The Hoosier state was one of three states to join the 16 whose residents already pay sales tax on Amazon purchases. Nevada and Tennessee are the other two new additions.
"People are supposed to claim that on their income tax return," said state Sen. Luke Kenley, R-Noblesville, who is on the bipartisan task force for state and local taxes. "The problem is that most people don't bother to think about it or worry about it."
In Indiana, companies are required to collect sales tax only if they have a physical -- brick and mortar -- presence in the state. Although Amazon does have a warehouse near Indianapolis, it doesn't meet the legal requirements for a physical presence that would obligate it to collect sales tax, Kenley said.
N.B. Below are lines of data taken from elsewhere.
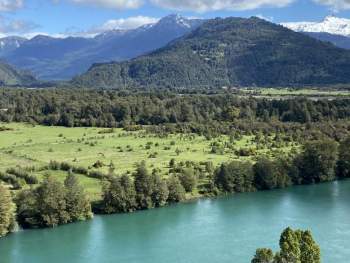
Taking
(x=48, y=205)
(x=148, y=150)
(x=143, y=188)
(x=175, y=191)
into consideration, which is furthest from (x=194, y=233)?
(x=148, y=150)

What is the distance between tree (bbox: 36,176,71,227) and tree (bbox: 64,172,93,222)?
1.72ft

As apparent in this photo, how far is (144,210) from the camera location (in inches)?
2611

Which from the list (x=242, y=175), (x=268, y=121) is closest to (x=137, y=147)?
(x=242, y=175)

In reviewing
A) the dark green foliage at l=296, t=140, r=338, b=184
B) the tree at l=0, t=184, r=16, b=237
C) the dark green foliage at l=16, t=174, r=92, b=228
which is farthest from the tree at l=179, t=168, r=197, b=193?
the tree at l=0, t=184, r=16, b=237

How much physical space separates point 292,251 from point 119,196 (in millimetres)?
31022

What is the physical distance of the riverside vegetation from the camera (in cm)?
6475

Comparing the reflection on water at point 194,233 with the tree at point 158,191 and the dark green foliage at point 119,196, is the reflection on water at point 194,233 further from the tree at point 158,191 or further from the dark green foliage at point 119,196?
the dark green foliage at point 119,196

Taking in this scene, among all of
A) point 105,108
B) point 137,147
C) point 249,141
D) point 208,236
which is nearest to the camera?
point 208,236

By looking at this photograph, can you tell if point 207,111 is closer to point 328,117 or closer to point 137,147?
point 328,117

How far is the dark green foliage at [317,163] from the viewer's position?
80.1 metres

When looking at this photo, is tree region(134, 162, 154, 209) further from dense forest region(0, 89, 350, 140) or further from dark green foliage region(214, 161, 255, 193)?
dense forest region(0, 89, 350, 140)

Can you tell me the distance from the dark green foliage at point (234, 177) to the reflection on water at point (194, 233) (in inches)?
79.5

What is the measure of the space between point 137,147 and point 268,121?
3710 cm

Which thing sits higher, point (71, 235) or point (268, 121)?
point (268, 121)
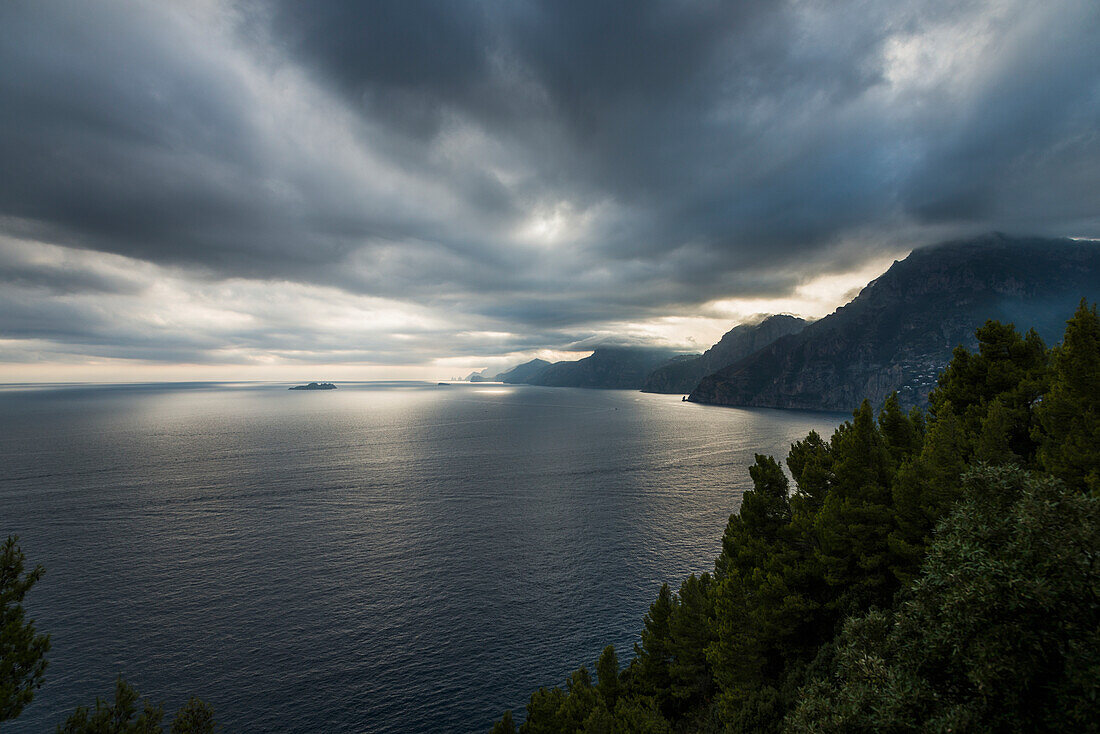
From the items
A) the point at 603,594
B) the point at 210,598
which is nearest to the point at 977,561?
the point at 603,594

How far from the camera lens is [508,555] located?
3157 inches

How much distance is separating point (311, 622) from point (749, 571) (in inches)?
2221

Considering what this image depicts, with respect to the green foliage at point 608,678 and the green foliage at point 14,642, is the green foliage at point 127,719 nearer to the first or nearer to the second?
the green foliage at point 14,642

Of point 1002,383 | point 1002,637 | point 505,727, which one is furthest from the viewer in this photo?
point 1002,383

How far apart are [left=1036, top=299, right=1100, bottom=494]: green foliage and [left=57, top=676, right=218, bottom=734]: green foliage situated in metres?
53.8

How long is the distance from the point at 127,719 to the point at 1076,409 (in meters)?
61.7

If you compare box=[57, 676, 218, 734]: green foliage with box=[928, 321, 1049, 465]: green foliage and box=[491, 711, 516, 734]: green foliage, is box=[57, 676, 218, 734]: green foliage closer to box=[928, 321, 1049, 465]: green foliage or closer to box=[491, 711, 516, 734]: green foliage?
box=[491, 711, 516, 734]: green foliage

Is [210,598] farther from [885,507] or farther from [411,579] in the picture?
[885,507]

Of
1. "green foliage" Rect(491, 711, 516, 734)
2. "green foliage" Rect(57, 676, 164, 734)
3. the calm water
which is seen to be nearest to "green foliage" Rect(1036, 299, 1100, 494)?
"green foliage" Rect(491, 711, 516, 734)

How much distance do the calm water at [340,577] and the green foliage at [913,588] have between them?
2309cm

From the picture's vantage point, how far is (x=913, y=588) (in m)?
16.9

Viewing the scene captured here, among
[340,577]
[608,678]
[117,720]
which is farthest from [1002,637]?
[340,577]

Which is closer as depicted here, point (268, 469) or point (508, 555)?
point (508, 555)

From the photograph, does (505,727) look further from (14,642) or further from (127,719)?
(14,642)
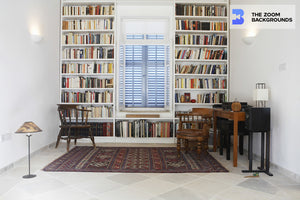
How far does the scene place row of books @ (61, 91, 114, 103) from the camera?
5.04 m

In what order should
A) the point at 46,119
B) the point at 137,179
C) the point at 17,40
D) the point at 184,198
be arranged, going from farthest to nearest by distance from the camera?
the point at 46,119 → the point at 17,40 → the point at 137,179 → the point at 184,198

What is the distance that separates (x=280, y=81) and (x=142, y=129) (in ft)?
9.37

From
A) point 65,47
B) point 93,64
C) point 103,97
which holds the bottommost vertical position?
point 103,97

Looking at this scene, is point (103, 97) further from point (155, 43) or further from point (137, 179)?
point (137, 179)

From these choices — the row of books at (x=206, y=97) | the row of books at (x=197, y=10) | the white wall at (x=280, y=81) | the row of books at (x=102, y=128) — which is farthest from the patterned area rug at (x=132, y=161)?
the row of books at (x=197, y=10)

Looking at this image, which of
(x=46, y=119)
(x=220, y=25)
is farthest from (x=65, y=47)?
(x=220, y=25)

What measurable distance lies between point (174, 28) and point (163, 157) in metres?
2.86

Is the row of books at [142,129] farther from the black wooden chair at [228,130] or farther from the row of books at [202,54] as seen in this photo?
the row of books at [202,54]

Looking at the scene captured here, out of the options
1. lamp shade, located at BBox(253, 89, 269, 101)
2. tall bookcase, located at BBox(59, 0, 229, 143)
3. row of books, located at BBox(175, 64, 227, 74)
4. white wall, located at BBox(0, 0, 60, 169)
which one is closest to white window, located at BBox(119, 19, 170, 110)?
tall bookcase, located at BBox(59, 0, 229, 143)

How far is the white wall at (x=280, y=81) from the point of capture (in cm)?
285

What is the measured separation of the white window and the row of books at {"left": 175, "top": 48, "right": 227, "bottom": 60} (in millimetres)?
409

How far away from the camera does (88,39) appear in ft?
16.6

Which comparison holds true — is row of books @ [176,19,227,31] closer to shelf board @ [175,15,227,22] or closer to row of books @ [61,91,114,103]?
shelf board @ [175,15,227,22]

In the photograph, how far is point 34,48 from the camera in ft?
13.0
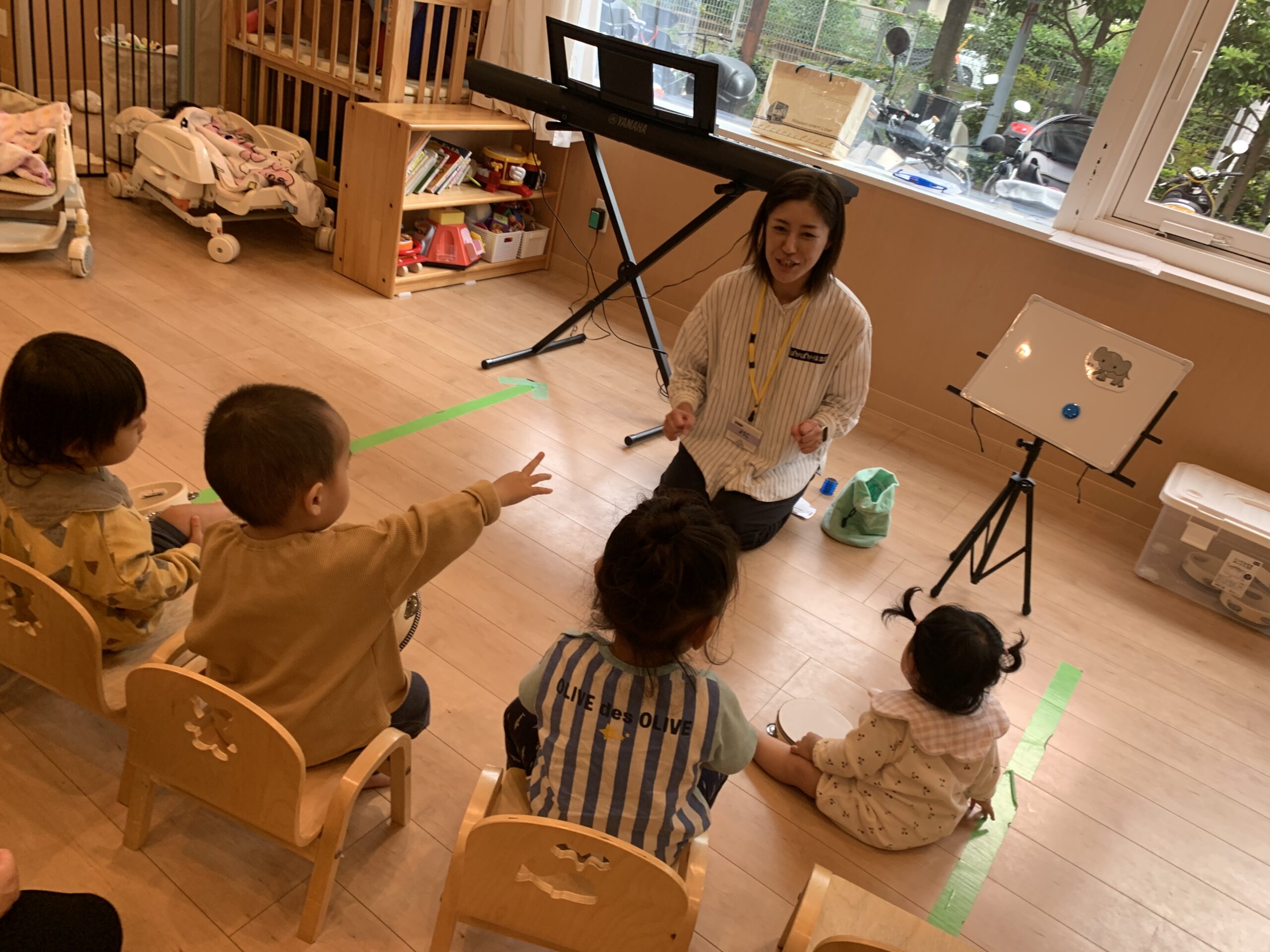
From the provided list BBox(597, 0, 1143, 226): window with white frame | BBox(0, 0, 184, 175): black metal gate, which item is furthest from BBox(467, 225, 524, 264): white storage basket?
BBox(0, 0, 184, 175): black metal gate

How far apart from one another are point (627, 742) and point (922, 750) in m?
0.75

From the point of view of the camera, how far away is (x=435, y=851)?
1577mm

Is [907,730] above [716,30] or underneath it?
underneath

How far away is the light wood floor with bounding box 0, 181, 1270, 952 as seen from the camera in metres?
1.50

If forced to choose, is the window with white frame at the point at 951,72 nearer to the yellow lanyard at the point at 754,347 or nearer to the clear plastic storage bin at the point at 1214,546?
the clear plastic storage bin at the point at 1214,546

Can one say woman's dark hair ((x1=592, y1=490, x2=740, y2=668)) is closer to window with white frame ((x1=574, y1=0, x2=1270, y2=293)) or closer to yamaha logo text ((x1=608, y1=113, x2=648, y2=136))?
yamaha logo text ((x1=608, y1=113, x2=648, y2=136))

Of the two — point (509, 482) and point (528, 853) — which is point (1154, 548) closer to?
point (509, 482)

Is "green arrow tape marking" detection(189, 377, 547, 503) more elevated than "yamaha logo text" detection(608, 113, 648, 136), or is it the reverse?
"yamaha logo text" detection(608, 113, 648, 136)

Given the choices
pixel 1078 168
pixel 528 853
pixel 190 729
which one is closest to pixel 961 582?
pixel 1078 168

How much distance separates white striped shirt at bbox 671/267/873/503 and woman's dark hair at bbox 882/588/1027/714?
884 mm

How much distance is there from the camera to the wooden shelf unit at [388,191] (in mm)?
3469

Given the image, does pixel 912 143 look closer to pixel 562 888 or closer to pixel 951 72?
pixel 951 72

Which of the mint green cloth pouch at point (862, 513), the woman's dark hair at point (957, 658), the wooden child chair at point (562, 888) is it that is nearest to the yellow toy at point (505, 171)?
the mint green cloth pouch at point (862, 513)

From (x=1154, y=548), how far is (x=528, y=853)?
8.40 ft
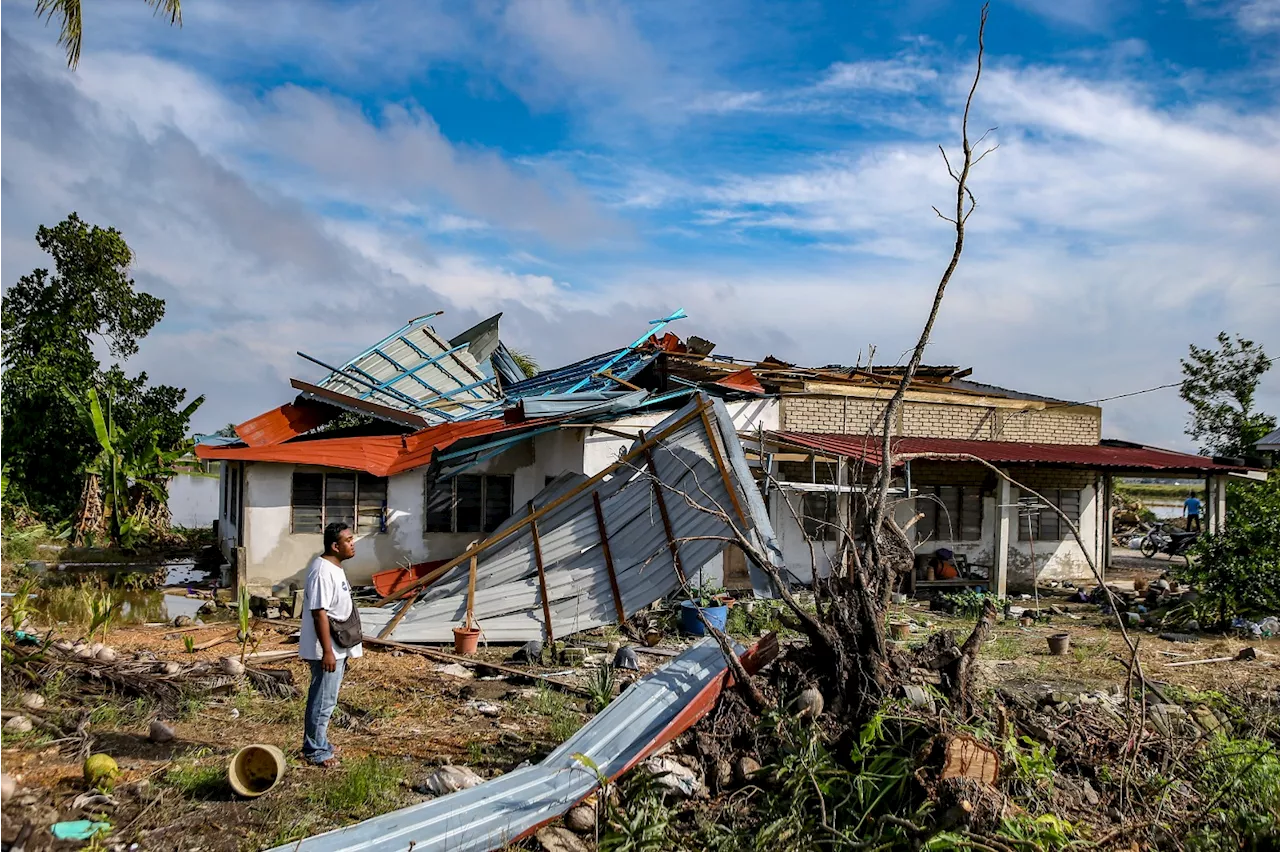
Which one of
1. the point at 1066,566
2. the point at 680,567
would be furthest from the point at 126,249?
the point at 1066,566

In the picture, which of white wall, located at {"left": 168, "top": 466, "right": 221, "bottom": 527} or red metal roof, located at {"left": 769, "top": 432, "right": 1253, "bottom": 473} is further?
white wall, located at {"left": 168, "top": 466, "right": 221, "bottom": 527}

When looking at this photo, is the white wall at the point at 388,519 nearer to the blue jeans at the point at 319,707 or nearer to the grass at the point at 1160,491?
the blue jeans at the point at 319,707

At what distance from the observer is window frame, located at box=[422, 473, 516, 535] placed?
13.9 metres

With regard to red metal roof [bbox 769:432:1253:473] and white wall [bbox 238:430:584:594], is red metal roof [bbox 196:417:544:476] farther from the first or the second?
red metal roof [bbox 769:432:1253:473]

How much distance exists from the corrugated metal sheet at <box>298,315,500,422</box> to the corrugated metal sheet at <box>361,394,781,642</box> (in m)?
4.62

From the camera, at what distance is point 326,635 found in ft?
18.0

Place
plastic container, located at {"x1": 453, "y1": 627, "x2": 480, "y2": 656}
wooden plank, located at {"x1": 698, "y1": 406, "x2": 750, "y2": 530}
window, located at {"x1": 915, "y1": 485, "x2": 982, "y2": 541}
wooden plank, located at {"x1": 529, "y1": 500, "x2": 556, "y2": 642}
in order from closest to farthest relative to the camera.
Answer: wooden plank, located at {"x1": 698, "y1": 406, "x2": 750, "y2": 530}
plastic container, located at {"x1": 453, "y1": 627, "x2": 480, "y2": 656}
wooden plank, located at {"x1": 529, "y1": 500, "x2": 556, "y2": 642}
window, located at {"x1": 915, "y1": 485, "x2": 982, "y2": 541}

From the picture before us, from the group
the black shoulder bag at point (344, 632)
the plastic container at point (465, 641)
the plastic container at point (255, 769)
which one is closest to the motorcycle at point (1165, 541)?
the plastic container at point (465, 641)

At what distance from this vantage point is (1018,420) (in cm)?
1791

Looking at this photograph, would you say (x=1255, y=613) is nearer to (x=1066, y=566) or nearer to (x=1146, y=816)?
(x=1066, y=566)

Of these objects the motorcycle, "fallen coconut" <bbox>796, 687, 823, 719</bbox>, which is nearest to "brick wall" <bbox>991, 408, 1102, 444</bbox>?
the motorcycle

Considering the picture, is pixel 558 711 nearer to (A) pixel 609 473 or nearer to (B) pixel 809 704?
(B) pixel 809 704

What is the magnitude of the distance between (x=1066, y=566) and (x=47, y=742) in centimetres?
1651

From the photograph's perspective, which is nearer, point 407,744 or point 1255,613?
point 407,744
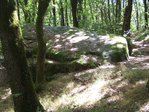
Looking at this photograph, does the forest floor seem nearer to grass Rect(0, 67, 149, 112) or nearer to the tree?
grass Rect(0, 67, 149, 112)

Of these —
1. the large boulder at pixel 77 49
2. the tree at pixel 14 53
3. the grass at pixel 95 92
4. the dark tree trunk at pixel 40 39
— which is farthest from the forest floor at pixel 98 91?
the tree at pixel 14 53

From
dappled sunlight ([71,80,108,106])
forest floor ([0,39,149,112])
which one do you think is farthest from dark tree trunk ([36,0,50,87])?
dappled sunlight ([71,80,108,106])

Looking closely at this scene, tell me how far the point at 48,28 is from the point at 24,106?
862 centimetres

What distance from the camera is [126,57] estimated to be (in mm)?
13141

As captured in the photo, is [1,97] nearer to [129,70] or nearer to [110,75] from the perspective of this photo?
[110,75]

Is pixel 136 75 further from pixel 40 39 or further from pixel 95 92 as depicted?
pixel 40 39

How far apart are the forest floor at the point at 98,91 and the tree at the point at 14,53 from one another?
183cm

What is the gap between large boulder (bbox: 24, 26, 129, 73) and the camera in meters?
12.1

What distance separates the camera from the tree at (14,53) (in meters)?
6.94

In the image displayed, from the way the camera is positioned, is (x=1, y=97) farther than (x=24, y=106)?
Yes

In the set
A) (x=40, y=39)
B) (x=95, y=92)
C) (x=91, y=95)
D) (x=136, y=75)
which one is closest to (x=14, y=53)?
(x=40, y=39)

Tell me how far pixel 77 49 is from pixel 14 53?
241 inches

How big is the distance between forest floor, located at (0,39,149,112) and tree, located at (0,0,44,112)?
183 centimetres

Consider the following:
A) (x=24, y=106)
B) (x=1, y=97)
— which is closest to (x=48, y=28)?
(x=1, y=97)
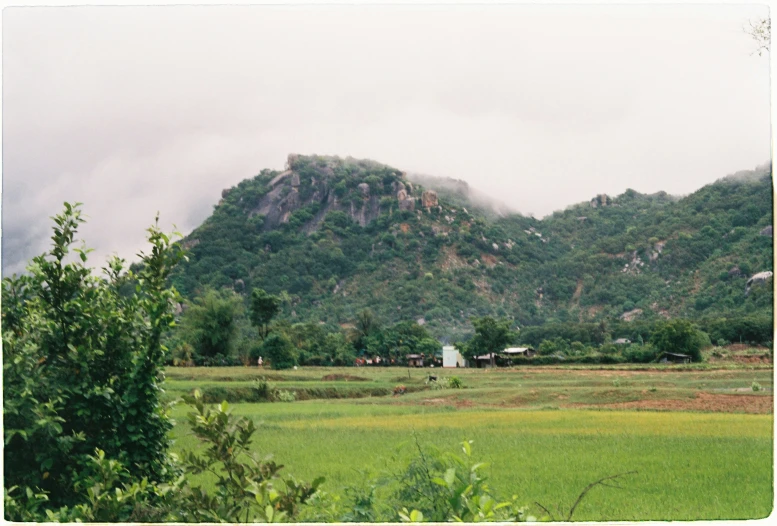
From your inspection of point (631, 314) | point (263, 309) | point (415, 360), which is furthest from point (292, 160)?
point (631, 314)

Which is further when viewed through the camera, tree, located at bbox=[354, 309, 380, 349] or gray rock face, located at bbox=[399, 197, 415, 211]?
tree, located at bbox=[354, 309, 380, 349]

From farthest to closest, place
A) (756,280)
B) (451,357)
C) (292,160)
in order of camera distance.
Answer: (451,357)
(292,160)
(756,280)

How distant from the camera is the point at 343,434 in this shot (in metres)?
5.68

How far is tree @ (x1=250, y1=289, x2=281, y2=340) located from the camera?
261 inches

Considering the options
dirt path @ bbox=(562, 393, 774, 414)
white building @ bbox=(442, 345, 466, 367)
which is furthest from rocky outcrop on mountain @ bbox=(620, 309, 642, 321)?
white building @ bbox=(442, 345, 466, 367)

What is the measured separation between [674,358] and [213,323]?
15.2ft

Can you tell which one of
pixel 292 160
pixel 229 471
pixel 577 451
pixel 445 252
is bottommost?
pixel 577 451

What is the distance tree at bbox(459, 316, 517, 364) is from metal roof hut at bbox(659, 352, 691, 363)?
1.49m

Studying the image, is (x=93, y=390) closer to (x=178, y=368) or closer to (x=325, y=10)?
(x=325, y=10)

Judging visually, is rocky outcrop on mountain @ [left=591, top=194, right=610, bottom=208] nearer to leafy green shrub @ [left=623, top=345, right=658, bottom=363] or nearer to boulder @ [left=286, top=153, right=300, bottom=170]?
leafy green shrub @ [left=623, top=345, right=658, bottom=363]

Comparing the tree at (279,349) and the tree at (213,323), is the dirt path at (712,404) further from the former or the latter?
the tree at (213,323)

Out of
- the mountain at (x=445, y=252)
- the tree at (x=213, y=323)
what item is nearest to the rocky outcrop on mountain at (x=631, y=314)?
the mountain at (x=445, y=252)

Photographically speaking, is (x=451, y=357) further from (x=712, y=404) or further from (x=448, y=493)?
(x=448, y=493)

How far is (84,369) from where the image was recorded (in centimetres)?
300
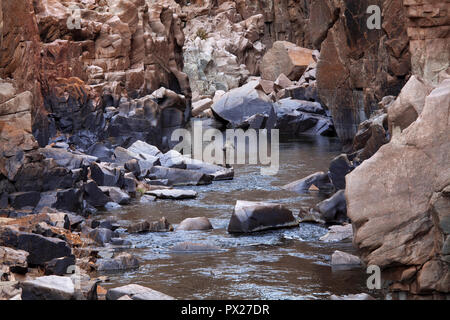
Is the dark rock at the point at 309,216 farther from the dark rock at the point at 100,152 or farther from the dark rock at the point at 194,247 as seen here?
the dark rock at the point at 100,152

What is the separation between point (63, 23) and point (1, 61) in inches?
353

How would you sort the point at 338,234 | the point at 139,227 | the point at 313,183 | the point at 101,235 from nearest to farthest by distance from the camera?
A: the point at 101,235
the point at 338,234
the point at 139,227
the point at 313,183

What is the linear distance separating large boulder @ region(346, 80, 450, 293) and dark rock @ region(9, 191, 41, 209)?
20.8ft

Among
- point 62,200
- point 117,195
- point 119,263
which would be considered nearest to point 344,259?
point 119,263

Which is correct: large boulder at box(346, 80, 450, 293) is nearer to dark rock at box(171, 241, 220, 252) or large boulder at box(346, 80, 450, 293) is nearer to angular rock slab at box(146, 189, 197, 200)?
dark rock at box(171, 241, 220, 252)

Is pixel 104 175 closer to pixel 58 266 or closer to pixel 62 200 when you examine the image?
pixel 62 200

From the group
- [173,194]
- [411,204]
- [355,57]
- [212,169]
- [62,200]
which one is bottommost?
[173,194]

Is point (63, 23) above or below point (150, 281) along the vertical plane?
above

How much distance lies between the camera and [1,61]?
12742mm

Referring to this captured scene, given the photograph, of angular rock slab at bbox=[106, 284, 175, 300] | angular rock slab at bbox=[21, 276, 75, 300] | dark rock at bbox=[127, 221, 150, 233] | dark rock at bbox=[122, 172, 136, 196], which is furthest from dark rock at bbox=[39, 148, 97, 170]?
angular rock slab at bbox=[21, 276, 75, 300]

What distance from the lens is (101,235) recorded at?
10.8 meters

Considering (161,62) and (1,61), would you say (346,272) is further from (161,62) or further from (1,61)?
(161,62)

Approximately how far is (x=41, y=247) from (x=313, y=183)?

But the online retailer brokered an agreement with Indiana officials in 2012 to voluntarily begin collecting and remitting sales tax in the state beginning Jan. 1 of this year.
Former Gov. Mitch Daniels' office put out a news release in January 2012, when the agreement was reached, saying state officials estimated sales tax revenue from Amazon would come to about $20 million to $25 million per year. The Department of Revenue declined to comment Thursday on the current estimates, saying it cannot give out information on an individual taxpayer.
The National Conference of State Legislatures estimated in 2009 that Indiana's uncollected use tax from all remote sales in 2012 would be almost $399 million, and more than $195 million of that would come from electronic transactions such as those from online retailers.
Since that time, "the amount of online commerce has probably gone up above our estimates," said Max
Behlke, manager of state-federal relations for the bipartisan organization. "No one will know what the actual numbers are that states are losing until they collect them."
In early 2013, an effort to require online-only retailers to collect sales tax in Indiana failed in the General Assembly because Senate leaders thought it would interfere with the Amazon deal.
"It is an economic fairness issue," said state Sen. John Broden, D-South Bend, who authored the bill. He feels online retailers should not get preferential treatment over traditional retailers.
Broden points out that big-box retailers with an online presence, such as Best Buy and Target, have been required to remit sales tax.
These retailers often see shoppers come into their locations to shop but then make purchases from an online retailer that doesn't collect sales tax, he said. And when the item being purchased is, for example, a $2,000 flat-screen TV, Indiana's 7 percent sales tax can add up.
Asking people to claim it on their income tax forms doesn't work, he said.
"Some are completely unaware that it is required and others might be miffed about the forms they have to fill out," he said. "Also, someone might make a purchase in March and forget about it when they are doing their taxes nine or 10 months later."
Instead, he would like to see all online retailers be required to collect sales tax.
That might happen.
A bill called the Marketplace Fairness Act has passed the U.S. Senate. It would allow states to enforce tax laws currently being ignored, but would require that states simplify their sales tax laws in order to make multi-state sales tax collection easy. Proponents of the bill say it would generate billions for state budgets and cost the federal government nothing.
The bill's backers include Amazon, which came out in support in 2012. The company feels that if all online retailers are required to collect sales tax, it would level the playing field among competitors. The company acknowledged that there should be exemptions for small online businesses but asked Congress to consider keeping that threshold low.